Passage to read -
_____

Activists join Guantanamo hunger strike in week of fast
RT – March 25, 2013
In a gesture of solidarity with Guantanamo Bay prisoners, who are continuing their month-long hunger strike, activists across the world have launched a week-long fast. The campaign will also include protest rallies and vigils.
The action, organized by the Guantanamo prisoners support group Witness Against Torture (WAT), began on Sunday and is to last through March 30. Some activists plan to continue fasting every Friday until the prison is closed, the group says.
The fast will be accompanied by public gatherings to protest against the existence of Guantanamo prison and the condition of people held there.
“We will gather for action in New York City, Chicago, Los Angeles, and other cities domestically and internationally next week to denounce the barbaric practice of torture and indefinite detention and to demand justice for the men at Guantanamo,” WAT says.
The activists also released a list of 166 names of Gitmo detainees, calling on supporters to flood the prison with letters of solidarity and remind the management “that the world has not forgotten the hunger strikers.”
Human rights advocate Andy Worthington believes demonstrations like the recent one are crucial for changing the situation in Guantanamo, stating inactivity “would be a victory” for those whose aim is to keep the prison open.

_____

Records shown -
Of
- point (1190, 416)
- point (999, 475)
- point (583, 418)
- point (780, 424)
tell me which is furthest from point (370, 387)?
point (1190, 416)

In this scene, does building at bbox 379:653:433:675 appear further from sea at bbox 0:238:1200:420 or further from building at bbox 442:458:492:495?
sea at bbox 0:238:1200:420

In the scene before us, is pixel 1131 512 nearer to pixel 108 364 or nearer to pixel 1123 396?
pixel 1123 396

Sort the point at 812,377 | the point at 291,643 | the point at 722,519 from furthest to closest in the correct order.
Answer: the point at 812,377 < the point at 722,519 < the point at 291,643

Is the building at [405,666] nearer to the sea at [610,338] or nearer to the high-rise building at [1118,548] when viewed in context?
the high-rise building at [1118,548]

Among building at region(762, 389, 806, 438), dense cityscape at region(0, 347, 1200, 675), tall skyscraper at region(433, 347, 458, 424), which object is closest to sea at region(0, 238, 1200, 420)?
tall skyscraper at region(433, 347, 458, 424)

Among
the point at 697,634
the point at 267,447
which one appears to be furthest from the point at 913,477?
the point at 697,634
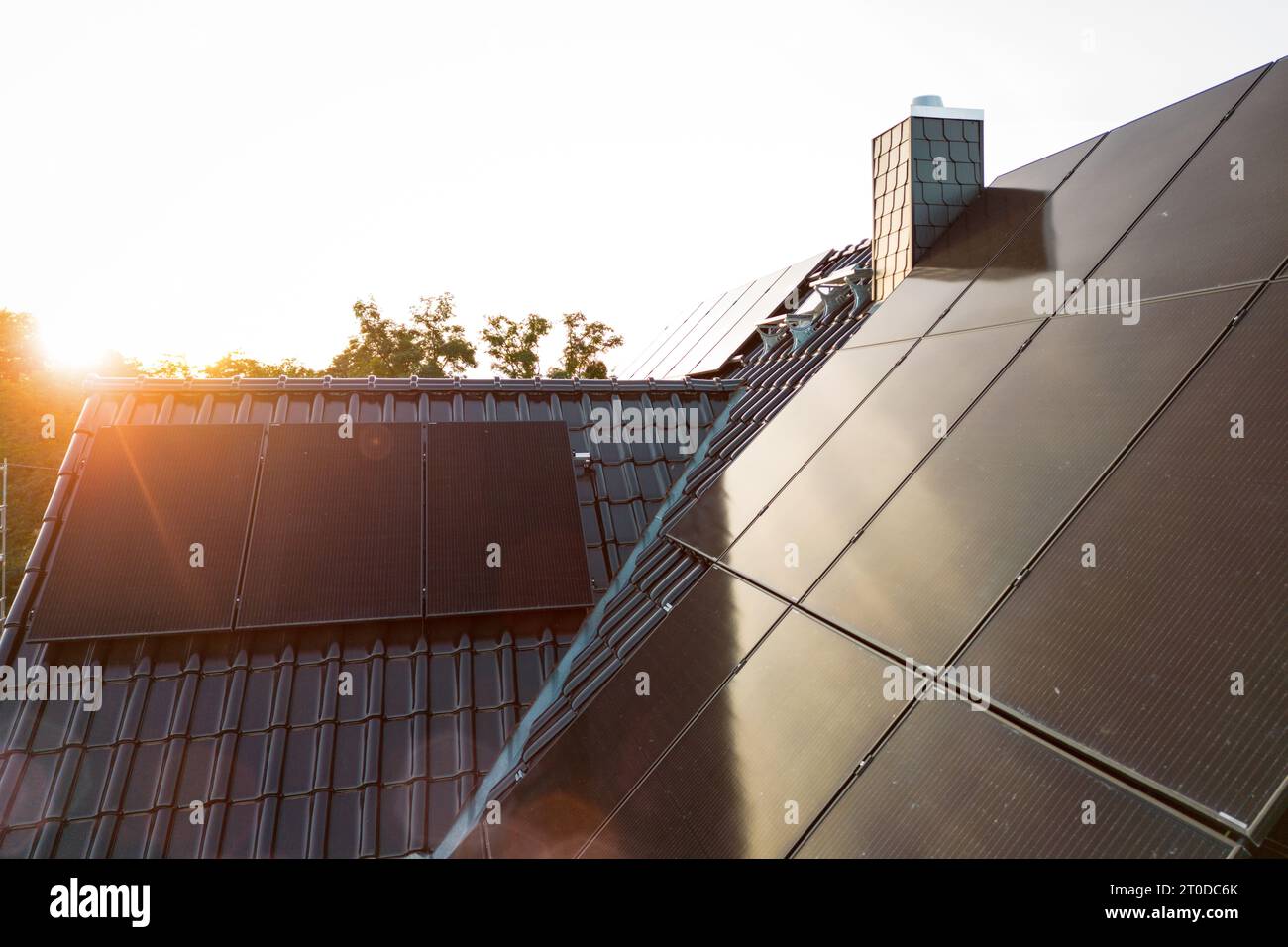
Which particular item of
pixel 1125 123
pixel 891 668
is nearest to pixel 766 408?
pixel 1125 123

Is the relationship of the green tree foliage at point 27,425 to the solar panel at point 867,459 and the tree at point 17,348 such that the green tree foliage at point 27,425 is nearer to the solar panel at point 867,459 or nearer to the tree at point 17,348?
the tree at point 17,348

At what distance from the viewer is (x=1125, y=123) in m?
7.29

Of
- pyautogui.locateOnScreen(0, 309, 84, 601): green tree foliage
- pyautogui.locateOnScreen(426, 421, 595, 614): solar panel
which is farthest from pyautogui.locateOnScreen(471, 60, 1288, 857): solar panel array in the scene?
pyautogui.locateOnScreen(0, 309, 84, 601): green tree foliage

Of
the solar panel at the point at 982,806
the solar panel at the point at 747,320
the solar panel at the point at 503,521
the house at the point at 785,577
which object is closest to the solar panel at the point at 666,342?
the solar panel at the point at 747,320

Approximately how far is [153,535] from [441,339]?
110 feet

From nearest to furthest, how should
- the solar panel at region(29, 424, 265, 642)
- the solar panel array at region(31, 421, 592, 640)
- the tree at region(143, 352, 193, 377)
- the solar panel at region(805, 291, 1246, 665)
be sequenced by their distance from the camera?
the solar panel at region(805, 291, 1246, 665) → the solar panel at region(29, 424, 265, 642) → the solar panel array at region(31, 421, 592, 640) → the tree at region(143, 352, 193, 377)

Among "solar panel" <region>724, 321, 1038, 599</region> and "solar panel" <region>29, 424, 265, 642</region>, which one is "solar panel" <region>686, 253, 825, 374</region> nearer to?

_____

Problems to solve -
A. Update the Guantanamo hunger strike article from "Activists join Guantanamo" to "the group says.", replacing "week-long fast" with "seven-day fast".
B. Carry on the report on activists fasting in solidarity with the Guantanamo prisoners from the point at which it ends.

Task results -
A.
Activists join Guantanamo hunger strike in week of fast
RT – March 25, 2013
In a gesture of solidarity with Guantanamo Bay prisoners, who are continuing their month-long hunger strike, activists across the world have launched a seven-day fast. The campaign will also include protest rallies and vigils.
The action, organized by the Guantanamo prisoners support group Witness Against Torture (WAT), began on Sunday and is to last through March 30. Some activists plan to continue fasting every Friday until the prison is closed, the group says.

B.
“Those of us working to close Guantanamo are up against powerful forces of indifference or hostility to our cause, despite the obvious justice of our position. People should not – must not – be put off by this indifference or hostility,” Andy Worthington told RT.
WAT organized similar fasts of solidarity annually since 2010. The group itself was formed back in 2005 and has since been trying to make the US government close the notorious prison through vigils, marches, nonviolent direct action and other measures.
Lawyers of the detainees say more than a hundred of Guantanamo prisoners have been on a hunger strike since early February, with some putting their health at considerable risk. The protest was reportedly caused by mistreatment on the part of the guards, including searches, confiscation of personal items and desecration of Korans.
Guantanamo Bay management has been downplaying the scale of the protest, saying that it considers only a handful of detainees to be genuine hunger strikers.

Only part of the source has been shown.